Sogabe et al. conducted RCT to study the effects of audio-visual distraction in patients who underwent upper GI endoscopy. Patients were divided into four groups; control group, auditive group (listened to healing music), visual group (watched silent natural image) and combined audio-visual (watched natural image while listening to music) group. Results revealed that pulse rate at post-distraction and post-esophagogastroduodenoscopy were significantly lower in three intervention groups as compared to control group [Citation14].

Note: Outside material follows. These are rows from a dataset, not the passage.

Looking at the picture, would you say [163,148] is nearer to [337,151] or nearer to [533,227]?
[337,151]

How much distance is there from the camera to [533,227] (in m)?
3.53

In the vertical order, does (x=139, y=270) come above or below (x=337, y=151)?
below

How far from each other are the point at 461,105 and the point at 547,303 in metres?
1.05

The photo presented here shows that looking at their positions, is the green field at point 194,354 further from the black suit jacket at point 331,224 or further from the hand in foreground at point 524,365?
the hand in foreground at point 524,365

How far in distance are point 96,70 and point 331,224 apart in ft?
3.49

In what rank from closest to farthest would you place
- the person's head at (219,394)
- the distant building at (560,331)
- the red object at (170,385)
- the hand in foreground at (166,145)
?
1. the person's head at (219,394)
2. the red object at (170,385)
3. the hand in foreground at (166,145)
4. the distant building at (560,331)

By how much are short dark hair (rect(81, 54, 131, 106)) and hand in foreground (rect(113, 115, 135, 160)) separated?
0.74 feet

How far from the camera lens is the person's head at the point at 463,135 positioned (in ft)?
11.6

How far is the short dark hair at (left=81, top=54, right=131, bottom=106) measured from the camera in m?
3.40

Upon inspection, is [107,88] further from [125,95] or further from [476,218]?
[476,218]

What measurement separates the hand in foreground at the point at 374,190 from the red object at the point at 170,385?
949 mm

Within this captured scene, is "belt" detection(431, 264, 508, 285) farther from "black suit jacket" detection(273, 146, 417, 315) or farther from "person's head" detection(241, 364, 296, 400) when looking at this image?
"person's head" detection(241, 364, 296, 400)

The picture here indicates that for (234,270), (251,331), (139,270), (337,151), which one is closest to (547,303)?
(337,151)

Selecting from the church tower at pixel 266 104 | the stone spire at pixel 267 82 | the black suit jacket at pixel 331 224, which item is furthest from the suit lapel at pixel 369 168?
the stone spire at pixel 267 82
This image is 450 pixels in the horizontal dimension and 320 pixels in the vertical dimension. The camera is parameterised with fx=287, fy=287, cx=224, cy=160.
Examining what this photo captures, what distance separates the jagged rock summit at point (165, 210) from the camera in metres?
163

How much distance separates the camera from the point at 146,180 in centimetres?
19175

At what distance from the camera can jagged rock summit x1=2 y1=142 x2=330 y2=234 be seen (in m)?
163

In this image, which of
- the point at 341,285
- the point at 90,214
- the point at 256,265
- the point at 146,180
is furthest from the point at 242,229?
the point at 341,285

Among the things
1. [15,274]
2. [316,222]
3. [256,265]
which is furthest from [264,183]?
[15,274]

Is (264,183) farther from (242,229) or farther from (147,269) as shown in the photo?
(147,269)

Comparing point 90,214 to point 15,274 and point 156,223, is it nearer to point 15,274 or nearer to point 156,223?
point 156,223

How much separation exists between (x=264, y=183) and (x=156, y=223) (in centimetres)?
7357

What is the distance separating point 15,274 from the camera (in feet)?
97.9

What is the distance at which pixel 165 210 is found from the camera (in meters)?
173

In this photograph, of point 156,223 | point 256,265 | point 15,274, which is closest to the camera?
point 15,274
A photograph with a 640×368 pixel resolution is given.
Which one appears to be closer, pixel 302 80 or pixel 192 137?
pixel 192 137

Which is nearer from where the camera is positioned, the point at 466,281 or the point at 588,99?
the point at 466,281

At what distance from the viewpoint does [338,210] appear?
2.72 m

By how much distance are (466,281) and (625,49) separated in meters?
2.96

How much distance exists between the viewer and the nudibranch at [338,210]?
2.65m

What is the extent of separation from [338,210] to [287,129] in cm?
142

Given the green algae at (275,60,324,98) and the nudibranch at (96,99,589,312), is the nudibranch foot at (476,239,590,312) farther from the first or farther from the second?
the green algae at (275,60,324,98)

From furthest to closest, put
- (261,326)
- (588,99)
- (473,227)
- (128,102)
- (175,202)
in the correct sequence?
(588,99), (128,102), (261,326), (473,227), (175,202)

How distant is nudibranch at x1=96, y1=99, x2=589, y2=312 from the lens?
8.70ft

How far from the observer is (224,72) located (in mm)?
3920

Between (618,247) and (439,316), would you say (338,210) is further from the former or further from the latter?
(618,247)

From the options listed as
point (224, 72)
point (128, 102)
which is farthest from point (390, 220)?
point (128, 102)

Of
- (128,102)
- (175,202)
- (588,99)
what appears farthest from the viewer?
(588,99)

A number of RCTs have been conducted who studied the efficacy of visual distraction [Citation15], audio distraction (music therapy) [Citation12,Citation13], or combination of both in patients of gastrointestinal diseases [Citation14,Citation16]. As per researcher’s knowledge, there has been no randomized controlled trial that studied the impact of showing an animated video of endoscopy before the procedure on anxiety of patients undergoing upper GI endoscopy. Therefore, the present study aimed to study the effects on anxiety of adding visual aids to counselling in patients undergoing gastrointestinal endoscopy. The secondary aim was to calculate treatment effect sizes for patient-reported outcome measures such as stress and fear for upper GI endoscopy. Moreover, it was also aimed to calculate confidence interval for endoscopy-related variables that predict which patients are likely to benefit from visual aids.

Hypotheses

  • There was no significant difference in average post-intervention anxiety scores between visual aid and no visual aid condition after controlling for covariates (pre-intervention anxiety scores).

  • There was no significant difference in average post-intervention stress and fear scores between visual aid and no visual aid condition after controlling for covariates.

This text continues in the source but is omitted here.